Kronologi Agresi Militer Belanda II

Agresi Militer Belanda II diawali dari pendaratan pasukan Belanda di Pangkalan Udara Maguwo pada 19 Desember 1948 yang diikuti oleh masuknya Belanda ke Yogyakarta. Belanda secara tiba – tiba menggempur pangkalan udara tersebut. Pangkalan Udara Maguwo lumpuh, sehingga Belanda dengan mudah menguasai Yogyakarta. Pemimpin Indonesia saat itu, Presiden Soekarno dan Wakil Presiden Hatta ditangkap oleh Belanda. Tokoh – tokoh lain seperti Sutan Syahrir, Agus Salim, Mohammad Roem dan AG Pringgodigdo juga ikut ditangkap. Mereka kemudian diasingkan ke Pulau Sumatera dan Pulau Bangka.
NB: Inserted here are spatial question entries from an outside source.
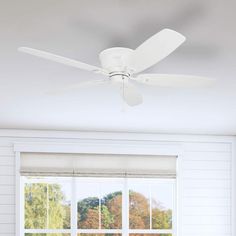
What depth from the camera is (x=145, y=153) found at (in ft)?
20.1

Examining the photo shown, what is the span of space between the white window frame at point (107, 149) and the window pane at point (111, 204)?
15 centimetres

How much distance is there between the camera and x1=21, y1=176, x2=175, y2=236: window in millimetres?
5992

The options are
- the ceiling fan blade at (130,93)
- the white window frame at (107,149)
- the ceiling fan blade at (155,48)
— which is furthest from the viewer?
the white window frame at (107,149)

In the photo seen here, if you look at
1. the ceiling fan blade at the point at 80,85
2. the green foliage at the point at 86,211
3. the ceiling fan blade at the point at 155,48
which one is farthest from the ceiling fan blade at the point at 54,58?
the green foliage at the point at 86,211

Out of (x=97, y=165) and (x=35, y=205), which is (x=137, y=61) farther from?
(x=35, y=205)

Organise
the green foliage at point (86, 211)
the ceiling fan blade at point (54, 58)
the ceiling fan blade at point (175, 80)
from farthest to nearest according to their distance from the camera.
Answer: the green foliage at point (86, 211) < the ceiling fan blade at point (175, 80) < the ceiling fan blade at point (54, 58)

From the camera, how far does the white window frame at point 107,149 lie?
589 centimetres

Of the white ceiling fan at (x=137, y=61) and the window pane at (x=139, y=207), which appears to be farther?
the window pane at (x=139, y=207)

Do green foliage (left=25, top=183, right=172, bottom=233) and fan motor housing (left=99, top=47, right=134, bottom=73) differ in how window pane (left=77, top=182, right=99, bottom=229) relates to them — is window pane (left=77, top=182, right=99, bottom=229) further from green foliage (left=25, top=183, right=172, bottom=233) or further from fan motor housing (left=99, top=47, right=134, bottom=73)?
fan motor housing (left=99, top=47, right=134, bottom=73)

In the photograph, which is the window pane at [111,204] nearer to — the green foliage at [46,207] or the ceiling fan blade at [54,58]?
the green foliage at [46,207]

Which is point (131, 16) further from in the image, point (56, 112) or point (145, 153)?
point (145, 153)

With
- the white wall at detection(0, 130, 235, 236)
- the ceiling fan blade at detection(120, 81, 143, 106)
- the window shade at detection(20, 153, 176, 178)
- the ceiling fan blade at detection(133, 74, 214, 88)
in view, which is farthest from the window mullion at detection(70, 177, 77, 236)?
the ceiling fan blade at detection(133, 74, 214, 88)

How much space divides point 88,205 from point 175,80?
386cm

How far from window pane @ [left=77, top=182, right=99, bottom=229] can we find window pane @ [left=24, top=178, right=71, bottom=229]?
6.2 inches
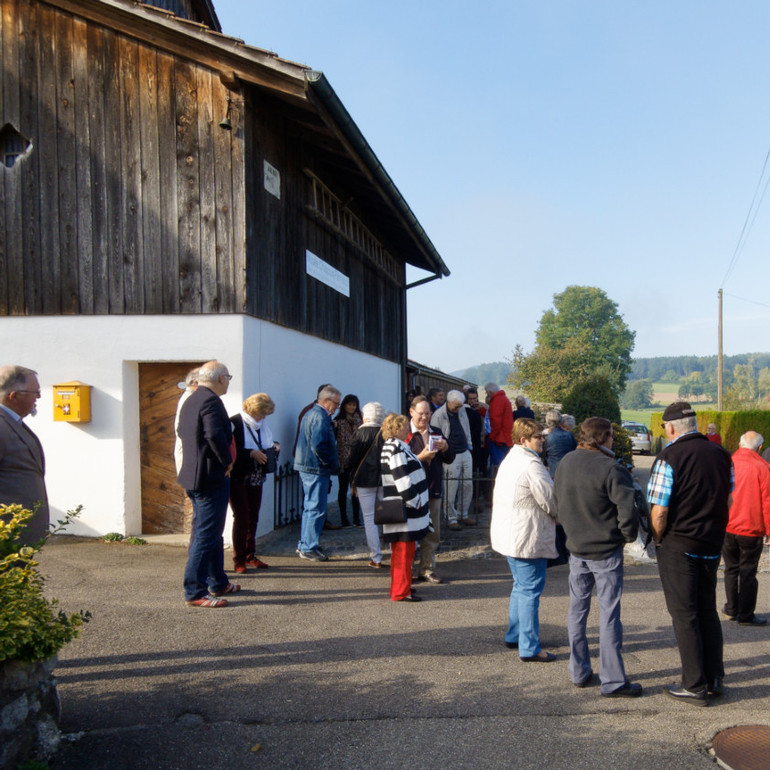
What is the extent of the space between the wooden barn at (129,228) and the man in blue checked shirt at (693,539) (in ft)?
17.3

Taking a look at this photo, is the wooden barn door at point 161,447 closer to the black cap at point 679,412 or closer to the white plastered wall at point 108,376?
the white plastered wall at point 108,376

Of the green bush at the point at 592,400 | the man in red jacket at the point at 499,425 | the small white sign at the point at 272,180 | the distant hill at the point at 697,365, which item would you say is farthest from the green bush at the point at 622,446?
the distant hill at the point at 697,365

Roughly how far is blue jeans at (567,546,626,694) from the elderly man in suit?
3.37 meters

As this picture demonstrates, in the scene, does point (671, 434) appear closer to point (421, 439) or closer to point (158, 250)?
point (421, 439)

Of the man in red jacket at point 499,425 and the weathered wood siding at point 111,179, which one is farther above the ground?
the weathered wood siding at point 111,179

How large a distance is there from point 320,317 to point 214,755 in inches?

Pembentukan Pemerintahan Darurat di Bukit Tinggi

Sebelum penangkapan, Presiden Soekarno mengirim surat kepada Menteri Kemakmuran Syafruddin Prawiranegara untuk membentuk pemerintahan darurat sementara. Soekarano memberikan mandat kepada Syafruddin Prawiranegara untuk mendirikan Pemerintahan Darurat Republik Indonesia (PDRI) di Bukittinggi, Sumatera Barat. Tujuan dari penunjukan ini adalah agar dunia mengetahui bahwa Indonesia masih ada sekaligus untuk terus menyusun strategi melawan Belanda.
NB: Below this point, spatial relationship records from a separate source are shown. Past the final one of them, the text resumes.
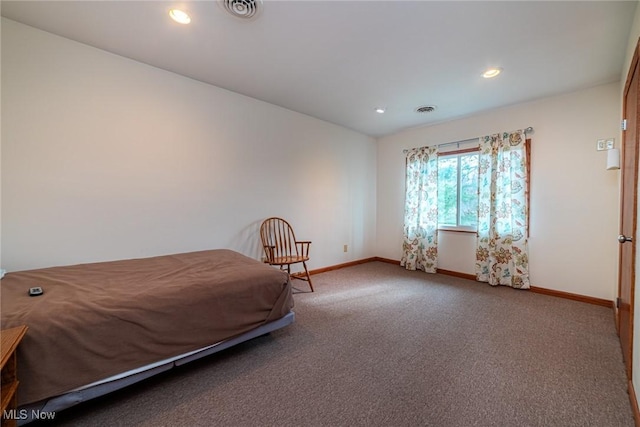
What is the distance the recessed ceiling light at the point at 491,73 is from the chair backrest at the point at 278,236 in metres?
2.81

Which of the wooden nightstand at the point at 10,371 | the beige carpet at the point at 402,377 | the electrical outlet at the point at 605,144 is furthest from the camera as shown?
the electrical outlet at the point at 605,144

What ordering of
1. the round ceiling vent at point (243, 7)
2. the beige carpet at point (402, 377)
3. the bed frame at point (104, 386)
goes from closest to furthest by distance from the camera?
the bed frame at point (104, 386), the beige carpet at point (402, 377), the round ceiling vent at point (243, 7)

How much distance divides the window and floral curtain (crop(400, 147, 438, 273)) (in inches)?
5.6

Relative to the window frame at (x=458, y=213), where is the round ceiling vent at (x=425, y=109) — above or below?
above

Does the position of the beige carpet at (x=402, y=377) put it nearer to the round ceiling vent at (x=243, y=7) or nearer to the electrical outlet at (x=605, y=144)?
the electrical outlet at (x=605, y=144)

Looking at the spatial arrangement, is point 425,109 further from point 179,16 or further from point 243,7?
point 179,16

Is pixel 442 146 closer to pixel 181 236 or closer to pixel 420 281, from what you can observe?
pixel 420 281

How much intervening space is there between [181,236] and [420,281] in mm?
3193

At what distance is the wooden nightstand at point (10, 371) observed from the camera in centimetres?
98

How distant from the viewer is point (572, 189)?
3008 millimetres

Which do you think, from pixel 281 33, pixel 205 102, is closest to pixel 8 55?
pixel 205 102

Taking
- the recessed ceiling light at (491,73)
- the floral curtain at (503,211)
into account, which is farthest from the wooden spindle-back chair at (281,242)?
the recessed ceiling light at (491,73)

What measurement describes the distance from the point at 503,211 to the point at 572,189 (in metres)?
0.70

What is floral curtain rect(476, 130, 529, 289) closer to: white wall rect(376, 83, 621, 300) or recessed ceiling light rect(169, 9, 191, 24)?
white wall rect(376, 83, 621, 300)
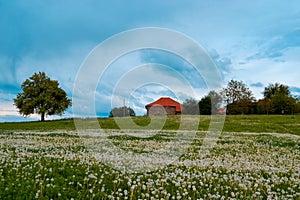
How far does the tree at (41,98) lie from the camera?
2749 inches

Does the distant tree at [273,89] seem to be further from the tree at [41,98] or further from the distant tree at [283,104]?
the tree at [41,98]

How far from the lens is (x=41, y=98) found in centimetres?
6975

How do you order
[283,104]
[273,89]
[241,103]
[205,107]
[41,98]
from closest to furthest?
[41,98], [205,107], [283,104], [241,103], [273,89]

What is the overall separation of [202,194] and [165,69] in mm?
12559

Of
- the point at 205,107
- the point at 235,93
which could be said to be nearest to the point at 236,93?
the point at 235,93

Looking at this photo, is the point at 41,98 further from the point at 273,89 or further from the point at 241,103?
the point at 273,89

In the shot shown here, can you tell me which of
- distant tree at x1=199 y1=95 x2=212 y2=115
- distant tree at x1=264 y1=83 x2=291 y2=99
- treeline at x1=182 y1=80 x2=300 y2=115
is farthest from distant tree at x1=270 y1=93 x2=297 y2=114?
distant tree at x1=264 y1=83 x2=291 y2=99

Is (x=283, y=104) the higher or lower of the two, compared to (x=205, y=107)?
higher

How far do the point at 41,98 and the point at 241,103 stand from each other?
202ft

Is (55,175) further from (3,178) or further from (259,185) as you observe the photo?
(259,185)

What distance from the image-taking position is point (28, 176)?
699 centimetres

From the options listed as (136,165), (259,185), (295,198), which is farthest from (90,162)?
(295,198)

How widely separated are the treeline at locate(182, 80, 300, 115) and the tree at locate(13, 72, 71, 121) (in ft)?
97.2

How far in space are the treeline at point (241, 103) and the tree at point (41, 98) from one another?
29.6 meters
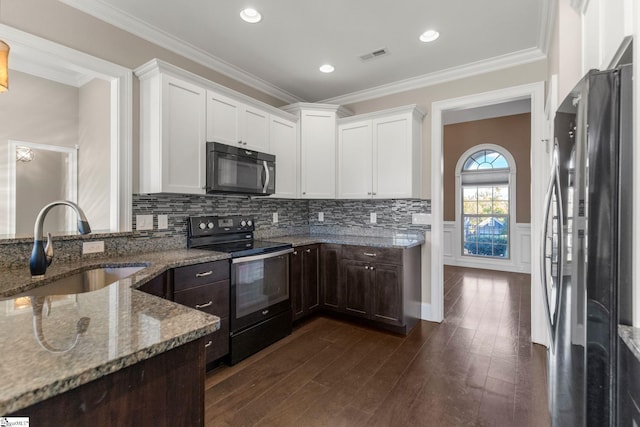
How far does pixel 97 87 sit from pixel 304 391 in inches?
141

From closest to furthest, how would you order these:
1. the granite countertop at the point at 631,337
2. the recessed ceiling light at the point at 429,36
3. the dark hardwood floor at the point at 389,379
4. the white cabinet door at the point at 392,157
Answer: the granite countertop at the point at 631,337
the dark hardwood floor at the point at 389,379
the recessed ceiling light at the point at 429,36
the white cabinet door at the point at 392,157

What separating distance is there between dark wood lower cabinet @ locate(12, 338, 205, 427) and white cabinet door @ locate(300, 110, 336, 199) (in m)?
2.87

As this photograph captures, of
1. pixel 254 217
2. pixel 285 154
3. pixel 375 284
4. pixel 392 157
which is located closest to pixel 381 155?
pixel 392 157

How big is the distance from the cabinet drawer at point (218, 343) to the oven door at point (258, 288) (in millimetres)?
67

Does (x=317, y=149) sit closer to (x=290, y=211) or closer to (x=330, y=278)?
(x=290, y=211)

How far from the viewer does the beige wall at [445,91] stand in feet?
9.75

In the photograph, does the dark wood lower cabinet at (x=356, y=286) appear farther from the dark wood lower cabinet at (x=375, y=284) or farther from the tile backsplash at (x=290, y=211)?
the tile backsplash at (x=290, y=211)

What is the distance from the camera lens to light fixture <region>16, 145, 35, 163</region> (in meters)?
3.39

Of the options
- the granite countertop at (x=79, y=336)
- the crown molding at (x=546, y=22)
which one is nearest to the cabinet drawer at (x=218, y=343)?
the granite countertop at (x=79, y=336)

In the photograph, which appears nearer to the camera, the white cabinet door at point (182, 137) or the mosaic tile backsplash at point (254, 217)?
the mosaic tile backsplash at point (254, 217)

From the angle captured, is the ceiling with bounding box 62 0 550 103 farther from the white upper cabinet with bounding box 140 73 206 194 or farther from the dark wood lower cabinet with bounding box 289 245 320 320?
the dark wood lower cabinet with bounding box 289 245 320 320

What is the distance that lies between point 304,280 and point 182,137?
70.3 inches

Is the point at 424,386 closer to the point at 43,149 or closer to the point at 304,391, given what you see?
the point at 304,391

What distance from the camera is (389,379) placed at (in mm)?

Soekarno juga sudah mempersiapkan apabila pemerintahan darurat ini gagal yaitu dengan menunjuk duta besar RI di New Delhi, LN. Palar untuk membentuk Exille Government of Republic Indonesia di New Delhi, India. Exille Government dimaksudkan sebagai pemerintah resmi di suatu negara karena alasan tertentu tidak dapat menggunakan kekuatan legalnya.

Namun, hal ini tidak terjadi karena PDRI sudah terbentuk pada 22 Desember 1948. Sejak saat itu, tokoh – tokoh PDRI menjadi incaran Belanda. PDRI tak gentar atas ancaman serangan Belanda. Melalui pembentukan lima wilayah militer yaitu Aceh, Tapanuli, Riau, Sumatera Barat dan Sumatera Selatan, dilakukan perlawanan terhadap Belanda yang dibantu oleh laskar di Jawa.

Serangan Belanda yang terus dilancarkan justru mendapat kecaman dunia. PBB mendesak Belanda untuk membebaskan para pemimpin Indonesia dan mematuhi Perjanjian Renville. Belanda pun membebaskan Soekarno dan Hatta pada 6 Juli 1949. Pemerintahan kembali pulih pada 13 Juli 1949. Antara Belanda dan Indonesia kemudian menyepakati perjanjian Roem Royen.